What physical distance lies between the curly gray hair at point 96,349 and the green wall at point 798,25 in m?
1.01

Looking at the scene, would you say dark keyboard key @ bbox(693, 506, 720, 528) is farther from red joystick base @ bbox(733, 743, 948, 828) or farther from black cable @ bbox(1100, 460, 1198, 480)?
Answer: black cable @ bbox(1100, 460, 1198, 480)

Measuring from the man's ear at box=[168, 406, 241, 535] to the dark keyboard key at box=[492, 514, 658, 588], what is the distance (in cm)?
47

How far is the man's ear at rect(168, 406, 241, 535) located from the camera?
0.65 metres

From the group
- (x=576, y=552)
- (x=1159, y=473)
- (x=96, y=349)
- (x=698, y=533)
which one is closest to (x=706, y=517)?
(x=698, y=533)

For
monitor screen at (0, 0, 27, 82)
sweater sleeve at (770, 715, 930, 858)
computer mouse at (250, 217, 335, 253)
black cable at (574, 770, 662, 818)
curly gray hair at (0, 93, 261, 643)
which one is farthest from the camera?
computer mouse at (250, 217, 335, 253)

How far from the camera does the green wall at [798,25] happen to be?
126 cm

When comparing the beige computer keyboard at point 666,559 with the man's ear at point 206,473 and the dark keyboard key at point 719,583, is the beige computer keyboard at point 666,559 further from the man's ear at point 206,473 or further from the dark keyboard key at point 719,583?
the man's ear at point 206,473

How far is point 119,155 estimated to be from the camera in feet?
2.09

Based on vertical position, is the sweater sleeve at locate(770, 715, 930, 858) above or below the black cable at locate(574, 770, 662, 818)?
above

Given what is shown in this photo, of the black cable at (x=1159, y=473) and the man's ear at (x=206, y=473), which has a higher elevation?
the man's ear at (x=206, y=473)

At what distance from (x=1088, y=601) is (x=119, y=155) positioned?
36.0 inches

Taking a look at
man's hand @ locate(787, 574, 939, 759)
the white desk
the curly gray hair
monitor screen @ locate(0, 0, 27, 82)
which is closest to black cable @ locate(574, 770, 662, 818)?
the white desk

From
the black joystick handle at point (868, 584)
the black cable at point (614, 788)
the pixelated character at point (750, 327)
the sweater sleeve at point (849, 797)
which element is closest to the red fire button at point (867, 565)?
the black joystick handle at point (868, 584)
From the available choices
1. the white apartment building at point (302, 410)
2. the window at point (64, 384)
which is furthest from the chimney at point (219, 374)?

...

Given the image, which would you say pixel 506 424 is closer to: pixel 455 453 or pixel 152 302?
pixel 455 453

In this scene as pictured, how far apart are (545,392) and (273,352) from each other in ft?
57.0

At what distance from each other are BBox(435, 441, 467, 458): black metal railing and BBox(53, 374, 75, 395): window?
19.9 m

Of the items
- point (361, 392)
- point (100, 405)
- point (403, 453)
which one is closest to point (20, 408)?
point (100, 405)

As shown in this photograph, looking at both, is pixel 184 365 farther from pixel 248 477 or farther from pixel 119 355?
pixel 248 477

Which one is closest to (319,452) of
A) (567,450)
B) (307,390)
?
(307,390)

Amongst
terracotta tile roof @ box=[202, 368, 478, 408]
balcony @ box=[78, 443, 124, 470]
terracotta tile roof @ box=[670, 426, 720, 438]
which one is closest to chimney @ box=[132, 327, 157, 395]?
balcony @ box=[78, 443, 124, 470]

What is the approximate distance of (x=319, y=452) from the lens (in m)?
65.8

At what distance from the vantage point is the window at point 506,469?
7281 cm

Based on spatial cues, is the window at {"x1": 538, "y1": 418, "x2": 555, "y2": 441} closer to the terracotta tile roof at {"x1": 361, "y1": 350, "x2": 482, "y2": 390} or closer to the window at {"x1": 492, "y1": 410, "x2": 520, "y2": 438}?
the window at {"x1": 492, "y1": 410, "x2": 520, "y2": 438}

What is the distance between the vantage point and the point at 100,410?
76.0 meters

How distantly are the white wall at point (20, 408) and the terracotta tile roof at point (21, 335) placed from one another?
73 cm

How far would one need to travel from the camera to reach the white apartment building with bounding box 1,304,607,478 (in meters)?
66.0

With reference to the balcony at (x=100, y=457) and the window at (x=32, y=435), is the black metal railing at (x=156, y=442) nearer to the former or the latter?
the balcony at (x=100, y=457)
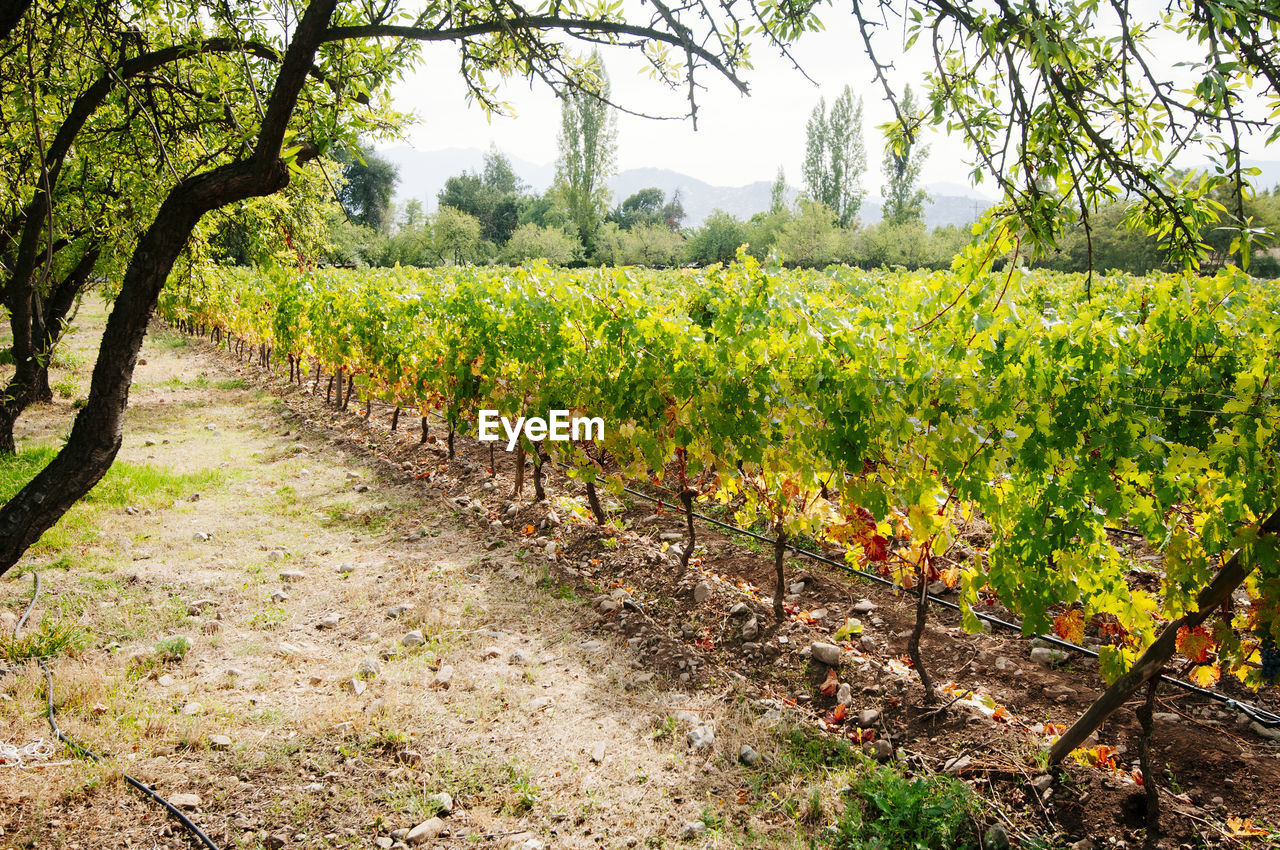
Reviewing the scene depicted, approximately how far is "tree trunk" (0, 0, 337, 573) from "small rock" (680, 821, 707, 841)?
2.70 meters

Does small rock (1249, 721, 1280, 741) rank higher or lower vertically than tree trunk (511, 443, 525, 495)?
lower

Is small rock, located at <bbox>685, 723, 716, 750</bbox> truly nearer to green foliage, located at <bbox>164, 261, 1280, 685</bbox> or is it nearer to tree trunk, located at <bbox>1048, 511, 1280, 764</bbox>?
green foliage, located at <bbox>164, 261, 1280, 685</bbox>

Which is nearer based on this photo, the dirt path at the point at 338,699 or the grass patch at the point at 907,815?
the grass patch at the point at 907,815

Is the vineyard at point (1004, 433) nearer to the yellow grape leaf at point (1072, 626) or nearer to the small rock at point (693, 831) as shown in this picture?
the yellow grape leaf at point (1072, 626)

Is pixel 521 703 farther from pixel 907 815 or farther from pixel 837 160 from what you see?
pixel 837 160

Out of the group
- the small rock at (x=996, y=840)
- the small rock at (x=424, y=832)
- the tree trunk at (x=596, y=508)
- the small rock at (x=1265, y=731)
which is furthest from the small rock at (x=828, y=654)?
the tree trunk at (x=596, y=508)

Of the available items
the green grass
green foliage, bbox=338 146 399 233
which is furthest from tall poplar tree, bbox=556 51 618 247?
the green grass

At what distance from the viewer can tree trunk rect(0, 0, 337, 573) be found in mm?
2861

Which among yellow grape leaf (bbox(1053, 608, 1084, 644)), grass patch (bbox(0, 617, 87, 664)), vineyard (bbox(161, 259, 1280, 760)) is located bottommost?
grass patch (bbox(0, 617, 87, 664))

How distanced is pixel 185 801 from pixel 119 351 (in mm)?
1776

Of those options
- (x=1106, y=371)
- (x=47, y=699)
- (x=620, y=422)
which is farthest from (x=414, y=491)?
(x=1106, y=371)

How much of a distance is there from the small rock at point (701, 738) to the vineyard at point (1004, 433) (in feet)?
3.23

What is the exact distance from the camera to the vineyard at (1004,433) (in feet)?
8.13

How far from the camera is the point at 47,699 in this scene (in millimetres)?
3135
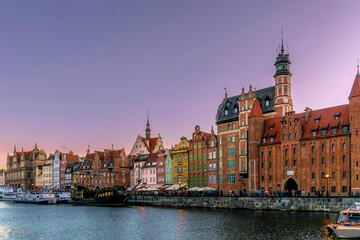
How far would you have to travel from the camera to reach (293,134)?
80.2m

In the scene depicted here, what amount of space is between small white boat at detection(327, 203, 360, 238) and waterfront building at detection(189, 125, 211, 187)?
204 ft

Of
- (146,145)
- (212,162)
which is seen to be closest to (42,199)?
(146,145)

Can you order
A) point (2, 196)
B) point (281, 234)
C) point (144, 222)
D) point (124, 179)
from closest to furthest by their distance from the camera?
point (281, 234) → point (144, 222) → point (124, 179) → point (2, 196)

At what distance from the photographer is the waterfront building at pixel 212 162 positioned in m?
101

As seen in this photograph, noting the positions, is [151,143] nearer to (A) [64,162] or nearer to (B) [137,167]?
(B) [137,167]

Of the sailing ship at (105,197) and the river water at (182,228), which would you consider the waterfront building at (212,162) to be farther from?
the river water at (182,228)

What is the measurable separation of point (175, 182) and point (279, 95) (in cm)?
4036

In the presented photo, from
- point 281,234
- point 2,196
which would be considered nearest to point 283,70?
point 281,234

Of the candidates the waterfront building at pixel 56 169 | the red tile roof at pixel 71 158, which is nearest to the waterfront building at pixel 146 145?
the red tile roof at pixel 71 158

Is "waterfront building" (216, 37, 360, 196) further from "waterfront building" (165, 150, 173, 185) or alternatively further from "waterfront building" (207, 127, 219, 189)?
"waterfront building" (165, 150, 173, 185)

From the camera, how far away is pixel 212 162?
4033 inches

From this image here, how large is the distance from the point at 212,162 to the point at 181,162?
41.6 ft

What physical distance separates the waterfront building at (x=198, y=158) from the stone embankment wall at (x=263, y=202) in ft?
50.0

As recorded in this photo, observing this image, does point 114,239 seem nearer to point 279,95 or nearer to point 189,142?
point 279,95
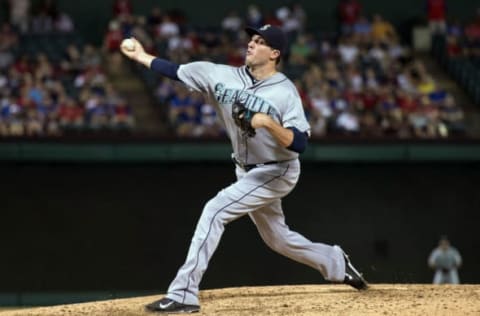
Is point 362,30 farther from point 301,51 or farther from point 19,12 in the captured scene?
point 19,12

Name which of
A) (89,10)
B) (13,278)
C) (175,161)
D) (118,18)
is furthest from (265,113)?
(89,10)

WORK INSTRUCTIONS -> Rewrite the items between the line containing "Given what is" and the line containing "which is furthest from the chimney", inclusive, changing "black cable" to "dark cord" and leaving everything else as it is.

WRITTEN RESPONSE ->
Given what is shown in this photo, of the dark cord at (x=1159, y=473) and the man's ear at (x=206, y=473), which has a higher elevation?
the man's ear at (x=206, y=473)

At what distance from (x=1088, y=601) is (x=119, y=155) positioned?
36.0 inches

Taking a look at
man's hand @ locate(787, 574, 939, 759)
the white desk
the curly gray hair
monitor screen @ locate(0, 0, 27, 82)
which is closest to dark cord @ locate(574, 770, 662, 818)?
the white desk

From
the black joystick handle at point (868, 584)
the dark cord at point (614, 788)
the pixelated character at point (750, 327)
the sweater sleeve at point (849, 797)
which element is closest to the red fire button at point (867, 565)?
the black joystick handle at point (868, 584)
From the available choices
1. the white apartment building at point (302, 410)
2. the window at point (64, 384)
which is furthest from the chimney at point (219, 374)?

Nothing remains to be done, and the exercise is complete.